The tech industry takes another hit as another big platform announces layoffs.
Despite a year of consistent revenue growth, LinkedIn, which has 20,000 employees, joined other big technology companies, including its parent, in laying off staff due to the deteriorating global economic outlook.
On Monday, the Microsoft-owned professional networking service LinkedIn announced that it would lay off 716 employees and discontinue its China-specific job application in the face of waning demand.
U.S.-based workers who are laid off will be eligible for severance pay, continued health insurance, and assistance finding new employment, while their international counterparts will receive benefits in line with their home countries’ employment standards.
LinkedIn CEO Ryan Roslansky informed staff of the additional 716 layoffs in an email that was made public on Monday’s intranet.
In addition to the layoffs, Roslansky said LinkedIn would discontinue its InCareer app for finding local employment in China by August. Roslansky says the app has “faced fierce competition and a challenging macroeconomic climate.”
LinkedIn is eliminating 716 positions and will stop supporting its local Chinese jobs service.
Competitors like Maimai, the most popular professional networking site in China with over 120 million users, made it difficult for InCareer to fulfill its mission of assisting Chinese professionals in networking, finding, and applying for jobs. The platform’s anonymity makes Maimai a go-to for employees looking to air grievances or learn more about their employers.
LinkedIn is the latest major giant, including Google, Amazon, and smaller companies, to announce staff reductions. Microsoft, the company’s parent, said in January that it would eliminate 10,000 positions or about 5% of its global workforce.

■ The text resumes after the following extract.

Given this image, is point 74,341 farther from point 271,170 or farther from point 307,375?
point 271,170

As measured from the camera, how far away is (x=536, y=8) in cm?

By the 9th of August, LinkedIn hopes to have completed its transition away from InCareer and begun assisting Chinese businesses with overseas recruitment, marketing, and education. This implies its Talent, Marketing, and Learning operations in China will continue.
In his post, Roslansky also claimed that the alterations would lead to the addition of 250 jobs. The spokeswoman assured reporters that people laid off may apply for similar positions elsewhere.